[STUDY TEXT]
++++

It doesn’t happen every night, I’m not sure why it does, but sometimes late at night, when its dark, when I first turn off the distractions around me and my mind starts to move to blessed sleep a profound sense of aloneness finds me. It’s when I lay there alone in the pitch black of night, right after I turn on my side and pull the sheet up to my neck and move my legs to find the softest coolest parts of the sheets that I miss her the most.
It’s when the television goes off and the noise of the house is dulled but my brain has yet to make the transition that I miss, no, I crave that beating heart, that deep breathing, that human electrical aura that all bodies exude. It’s when the loneliness slowly creeps through in the darkest parts of the night I miss the presence of her in my bed with me every night.

++++

[SOURCE MATERIAL]
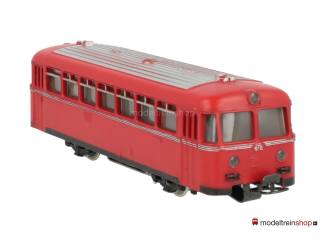 Marklin H0 3016 Railbus BR VT 95 / 795 DB - Modeltreinshop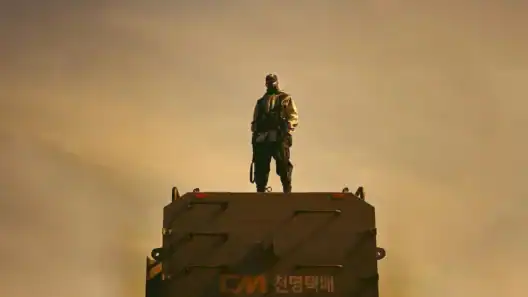 Black Knight saison 2 1 Quand la saison 2 de Black Knight sera-t-elle diffusée ?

++++

[ASSIGNMENT] Please continue the reflection on lying awake alone at night, picking up right after its final sentence.

[EXERCISE ANSWER]
Before Marty’s strokes, when the kids were still home and they were asleep in their rooms and the house was the quietest I wondered if they ever got lonely in the pitch of the night. I wasn’t; I had this woman who loved me, whom I loved, beside me. I thought then how lucky Marty and I were that we always had that place, that time to be part of each other’s lives
I don’t think Marty and I would have been one of those couples that eventually moved to separate bedrooms for better sleep hygiene. While we had our differences; she didn’t like the fans blowing on her, she just liked the white noise of a machine, I wanted it as cold and windy as it could be without blowing the covers, we both coveted the presence of the other. Even with those differences, I slept with her with comfort, secure with the basic human existence always close enough to touch, to caress, to kiss. We would sleep, I would snore (I have the bruises from her elbows to prove it); she would sleep on her right side and dream, sometimes telling me what those dreams meant.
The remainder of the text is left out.